— Proceeding pursuant to CPLR article 78 to review a determination of the New York State Liquor Authority, dated September 22, 1988, which, after a hearing, found the petitioner guilty of permitting an alcoholic beverage to be delivered or given to a minor and suspended the petitioner’s retail liquor license for 15 days (deferred) and imposed a $1,000 bond forfeiture.
Adjudged that the petition is granted, the determination is *602annulled, on the law, with costs, and the charges are dismissed.
The respondent New York State Liquor Authority charged the petitioner with violating Alcoholic Beverage Control Law § 65 in that it "sold, delivered or gave away, or permitted to be sold, delivered or given away, alcoholic beverages to a person or persons actually under the age of twenty-one years”.
At the hearing, the minor testified that she "snuck in[to]” the petitioner’s establishment while the petitioner’s employees were busy verifying the age of other patrons at the door. She remained at a table while her companion, who did not testify, went behind a partition separating the tables from the bar area and purchased an alcoholic beverage which he then gave to her. After tasting the drink, she stopped in the restroom and then at the bar for a moment to give a woman a cigarette. She stated that she may have put her glass on top of the bar while she retrieved the cigarette from her purse.
Although an undercover police officer testified that she had observed the minor purchase a drink from the bartender, the Administrative Law Judge discredited her testimony and instead believed the minor’s testimony that she never purchased an alcoholic beverage.
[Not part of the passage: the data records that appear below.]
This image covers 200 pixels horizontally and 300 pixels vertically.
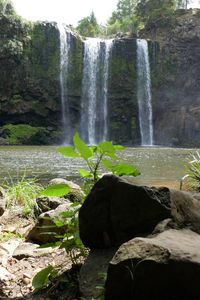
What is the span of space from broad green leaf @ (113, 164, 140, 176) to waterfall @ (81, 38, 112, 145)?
109ft

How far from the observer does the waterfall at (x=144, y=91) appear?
36.9 metres

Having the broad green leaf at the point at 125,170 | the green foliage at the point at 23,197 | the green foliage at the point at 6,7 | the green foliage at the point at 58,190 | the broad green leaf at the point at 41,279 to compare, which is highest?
the green foliage at the point at 6,7

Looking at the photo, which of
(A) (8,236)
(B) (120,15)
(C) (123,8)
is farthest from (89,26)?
(A) (8,236)

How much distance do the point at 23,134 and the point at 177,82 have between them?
607 inches

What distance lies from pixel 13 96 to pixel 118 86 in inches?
374

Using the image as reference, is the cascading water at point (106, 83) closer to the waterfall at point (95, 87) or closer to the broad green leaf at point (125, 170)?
the waterfall at point (95, 87)

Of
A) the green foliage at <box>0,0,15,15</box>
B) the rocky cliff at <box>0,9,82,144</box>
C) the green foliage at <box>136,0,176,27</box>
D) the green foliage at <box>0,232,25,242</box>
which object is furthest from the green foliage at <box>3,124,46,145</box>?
the green foliage at <box>0,232,25,242</box>

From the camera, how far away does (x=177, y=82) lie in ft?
130

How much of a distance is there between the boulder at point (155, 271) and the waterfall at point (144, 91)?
3471 centimetres

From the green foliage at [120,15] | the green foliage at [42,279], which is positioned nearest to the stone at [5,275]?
the green foliage at [42,279]

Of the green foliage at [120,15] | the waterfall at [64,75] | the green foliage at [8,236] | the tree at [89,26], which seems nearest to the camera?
the green foliage at [8,236]

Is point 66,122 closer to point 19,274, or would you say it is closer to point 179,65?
point 179,65

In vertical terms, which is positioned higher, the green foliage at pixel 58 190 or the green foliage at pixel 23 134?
the green foliage at pixel 58 190

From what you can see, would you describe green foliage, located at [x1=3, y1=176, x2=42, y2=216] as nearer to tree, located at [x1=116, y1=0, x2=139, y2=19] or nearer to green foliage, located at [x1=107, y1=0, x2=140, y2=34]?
green foliage, located at [x1=107, y1=0, x2=140, y2=34]
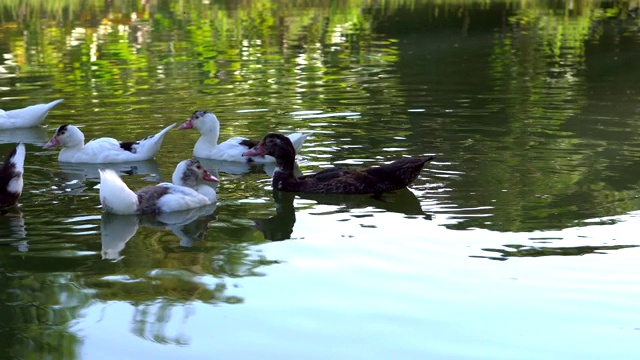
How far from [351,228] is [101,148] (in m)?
4.16

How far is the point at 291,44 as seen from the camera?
24.3m

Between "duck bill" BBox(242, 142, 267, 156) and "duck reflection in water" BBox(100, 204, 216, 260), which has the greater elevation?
"duck bill" BBox(242, 142, 267, 156)

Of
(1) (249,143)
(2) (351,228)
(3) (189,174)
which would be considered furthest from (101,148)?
(2) (351,228)

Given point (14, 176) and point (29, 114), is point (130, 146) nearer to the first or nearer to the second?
point (14, 176)

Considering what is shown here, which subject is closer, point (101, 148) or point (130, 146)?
point (130, 146)

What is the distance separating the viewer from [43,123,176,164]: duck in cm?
1184

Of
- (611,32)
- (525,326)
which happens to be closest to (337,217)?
(525,326)

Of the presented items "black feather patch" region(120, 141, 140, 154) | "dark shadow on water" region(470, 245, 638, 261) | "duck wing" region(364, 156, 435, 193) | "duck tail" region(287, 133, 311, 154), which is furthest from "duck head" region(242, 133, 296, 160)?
"dark shadow on water" region(470, 245, 638, 261)

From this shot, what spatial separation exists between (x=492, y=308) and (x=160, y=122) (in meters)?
8.16

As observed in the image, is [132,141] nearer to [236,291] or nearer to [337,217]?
[337,217]

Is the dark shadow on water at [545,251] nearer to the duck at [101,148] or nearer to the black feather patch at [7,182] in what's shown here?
the black feather patch at [7,182]

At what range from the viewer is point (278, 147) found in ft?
35.4

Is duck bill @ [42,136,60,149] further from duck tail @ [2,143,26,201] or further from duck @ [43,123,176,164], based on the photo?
duck tail @ [2,143,26,201]

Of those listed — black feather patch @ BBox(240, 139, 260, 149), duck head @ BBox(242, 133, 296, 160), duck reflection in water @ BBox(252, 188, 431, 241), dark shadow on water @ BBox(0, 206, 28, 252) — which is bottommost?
dark shadow on water @ BBox(0, 206, 28, 252)
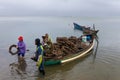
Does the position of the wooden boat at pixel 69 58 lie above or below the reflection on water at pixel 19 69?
above

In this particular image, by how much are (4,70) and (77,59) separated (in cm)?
723

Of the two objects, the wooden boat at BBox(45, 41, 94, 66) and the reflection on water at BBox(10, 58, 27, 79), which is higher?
the wooden boat at BBox(45, 41, 94, 66)

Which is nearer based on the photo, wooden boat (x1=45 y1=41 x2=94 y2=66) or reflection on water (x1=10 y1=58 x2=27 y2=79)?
reflection on water (x1=10 y1=58 x2=27 y2=79)

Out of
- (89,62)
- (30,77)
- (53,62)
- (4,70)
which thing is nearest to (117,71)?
(89,62)

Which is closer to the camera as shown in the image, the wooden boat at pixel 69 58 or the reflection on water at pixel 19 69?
the reflection on water at pixel 19 69

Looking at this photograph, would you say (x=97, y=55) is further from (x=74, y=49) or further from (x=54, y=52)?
(x=54, y=52)

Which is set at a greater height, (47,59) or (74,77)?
(47,59)

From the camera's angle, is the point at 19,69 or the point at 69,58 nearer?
the point at 19,69

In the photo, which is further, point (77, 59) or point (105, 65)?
point (77, 59)

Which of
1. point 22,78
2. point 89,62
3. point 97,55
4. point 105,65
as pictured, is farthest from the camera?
point 97,55

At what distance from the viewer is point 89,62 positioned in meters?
20.4

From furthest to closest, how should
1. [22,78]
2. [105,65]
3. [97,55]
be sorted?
1. [97,55]
2. [105,65]
3. [22,78]

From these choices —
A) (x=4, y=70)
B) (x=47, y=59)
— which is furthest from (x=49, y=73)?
(x=4, y=70)

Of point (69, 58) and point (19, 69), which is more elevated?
point (69, 58)
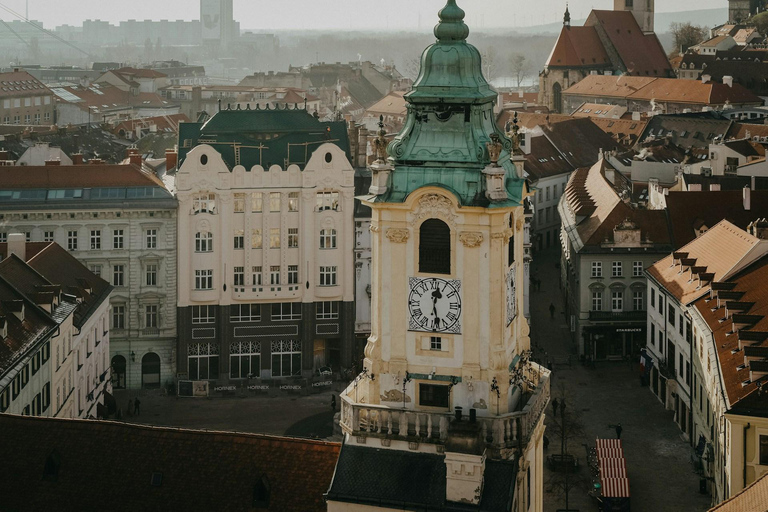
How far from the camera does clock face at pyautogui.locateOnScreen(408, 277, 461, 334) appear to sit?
41688 millimetres

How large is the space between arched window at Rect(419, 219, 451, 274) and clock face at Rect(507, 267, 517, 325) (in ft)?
6.05

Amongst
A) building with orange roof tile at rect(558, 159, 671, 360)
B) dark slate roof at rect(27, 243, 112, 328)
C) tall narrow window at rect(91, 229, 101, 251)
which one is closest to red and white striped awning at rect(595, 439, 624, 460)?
building with orange roof tile at rect(558, 159, 671, 360)

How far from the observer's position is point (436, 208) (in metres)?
41.3

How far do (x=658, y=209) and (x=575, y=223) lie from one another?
21.9 ft

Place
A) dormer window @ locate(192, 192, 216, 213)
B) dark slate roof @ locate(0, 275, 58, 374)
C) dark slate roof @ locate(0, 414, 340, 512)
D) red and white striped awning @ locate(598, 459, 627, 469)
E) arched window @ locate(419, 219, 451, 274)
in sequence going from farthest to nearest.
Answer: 1. dormer window @ locate(192, 192, 216, 213)
2. red and white striped awning @ locate(598, 459, 627, 469)
3. dark slate roof @ locate(0, 275, 58, 374)
4. dark slate roof @ locate(0, 414, 340, 512)
5. arched window @ locate(419, 219, 451, 274)

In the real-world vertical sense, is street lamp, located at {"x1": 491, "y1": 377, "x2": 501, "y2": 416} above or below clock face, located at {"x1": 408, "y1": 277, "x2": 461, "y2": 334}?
below

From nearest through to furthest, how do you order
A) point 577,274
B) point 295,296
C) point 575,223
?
point 295,296 → point 577,274 → point 575,223

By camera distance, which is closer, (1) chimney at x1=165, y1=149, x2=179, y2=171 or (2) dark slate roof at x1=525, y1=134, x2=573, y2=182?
(1) chimney at x1=165, y1=149, x2=179, y2=171

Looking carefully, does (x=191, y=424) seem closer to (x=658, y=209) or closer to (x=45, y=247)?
(x=45, y=247)

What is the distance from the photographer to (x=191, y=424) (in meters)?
79.2

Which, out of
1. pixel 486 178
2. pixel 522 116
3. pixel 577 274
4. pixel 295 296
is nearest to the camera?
pixel 486 178

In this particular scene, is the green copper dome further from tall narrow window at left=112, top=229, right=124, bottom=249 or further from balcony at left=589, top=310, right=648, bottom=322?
balcony at left=589, top=310, right=648, bottom=322

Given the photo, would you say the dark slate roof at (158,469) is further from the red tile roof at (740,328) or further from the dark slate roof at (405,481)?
the red tile roof at (740,328)

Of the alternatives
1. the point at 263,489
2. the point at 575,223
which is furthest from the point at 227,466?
the point at 575,223
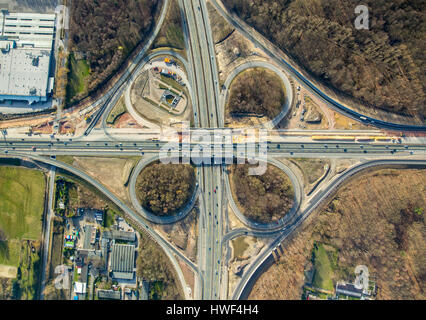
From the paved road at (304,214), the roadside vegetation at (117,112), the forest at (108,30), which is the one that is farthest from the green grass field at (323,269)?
the forest at (108,30)

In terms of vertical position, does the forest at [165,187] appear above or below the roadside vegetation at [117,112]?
below

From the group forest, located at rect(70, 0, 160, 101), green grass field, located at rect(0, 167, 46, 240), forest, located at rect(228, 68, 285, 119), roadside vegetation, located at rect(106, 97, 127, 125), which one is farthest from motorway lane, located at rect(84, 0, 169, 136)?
forest, located at rect(228, 68, 285, 119)

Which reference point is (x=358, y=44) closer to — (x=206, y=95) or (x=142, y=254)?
(x=206, y=95)

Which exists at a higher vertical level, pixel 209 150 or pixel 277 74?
pixel 277 74

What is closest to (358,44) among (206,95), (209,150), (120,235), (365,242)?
(206,95)

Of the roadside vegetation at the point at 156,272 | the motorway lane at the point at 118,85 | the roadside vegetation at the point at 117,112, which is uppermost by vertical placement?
the motorway lane at the point at 118,85

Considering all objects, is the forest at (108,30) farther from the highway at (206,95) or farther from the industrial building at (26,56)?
the highway at (206,95)

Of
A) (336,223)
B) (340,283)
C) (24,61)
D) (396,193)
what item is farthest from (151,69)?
(340,283)
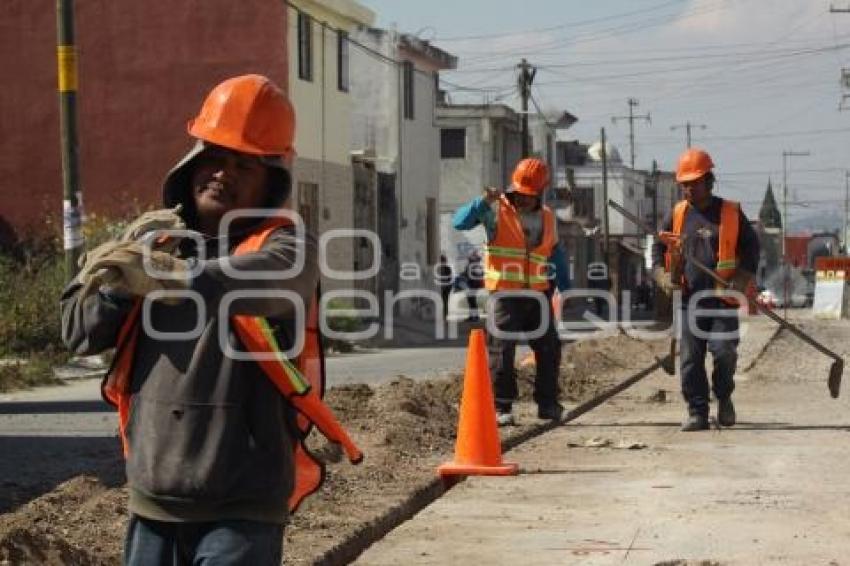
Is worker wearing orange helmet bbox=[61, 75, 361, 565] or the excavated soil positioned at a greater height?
worker wearing orange helmet bbox=[61, 75, 361, 565]

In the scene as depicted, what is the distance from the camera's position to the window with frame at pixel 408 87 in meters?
48.0

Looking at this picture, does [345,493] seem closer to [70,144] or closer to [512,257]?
[512,257]

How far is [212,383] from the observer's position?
417 cm

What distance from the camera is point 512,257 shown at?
13.1 metres

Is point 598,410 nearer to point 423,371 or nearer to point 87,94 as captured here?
point 423,371

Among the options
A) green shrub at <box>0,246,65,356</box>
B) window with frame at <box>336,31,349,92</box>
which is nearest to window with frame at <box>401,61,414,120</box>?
window with frame at <box>336,31,349,92</box>

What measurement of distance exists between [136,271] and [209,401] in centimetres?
36

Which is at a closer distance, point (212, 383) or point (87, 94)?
point (212, 383)

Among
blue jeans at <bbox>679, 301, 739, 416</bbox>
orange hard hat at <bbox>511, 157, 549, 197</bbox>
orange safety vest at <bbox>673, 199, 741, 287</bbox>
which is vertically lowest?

The Judge found the respondent guilty of the charge, however, on the grounds that (1) the petitioner’s employees did an inadequate job of verifying the ages of patrons since the minor was able to enter the bar, (2) the minor appeared to be underage and, (3) the minor’s conduct, once inside the bar area, was open and observable. Subsequently, the respondent adopted the findings of the Administrative Law Judge and sustained the charge, imposing a 15-day suspension of the petitioner’s license and a $1,000 bond forfeiture as a penalty. The petitioner contends that the respondent’s determination is unsupported by substantial evidence. We agree.
"In order to find that the licensee 'caused or permitted’ the service or delivery of alcoholic beverages to a minor, the conduct must be 'open, observable and of such nature that its continuance could, by the exercise of reasonable diligence, have been prevented’ (Matter of 4373 Tavern Corp. v New York State Liq. Auth., 50 AD2d 855, 856; Matter of Cat & Fiddle v State Liq. Auth., 24 AD2d 753)” (Matter of Park II Villa Corp. v New York State Liq. Auth., 141 AD2d 646, 647).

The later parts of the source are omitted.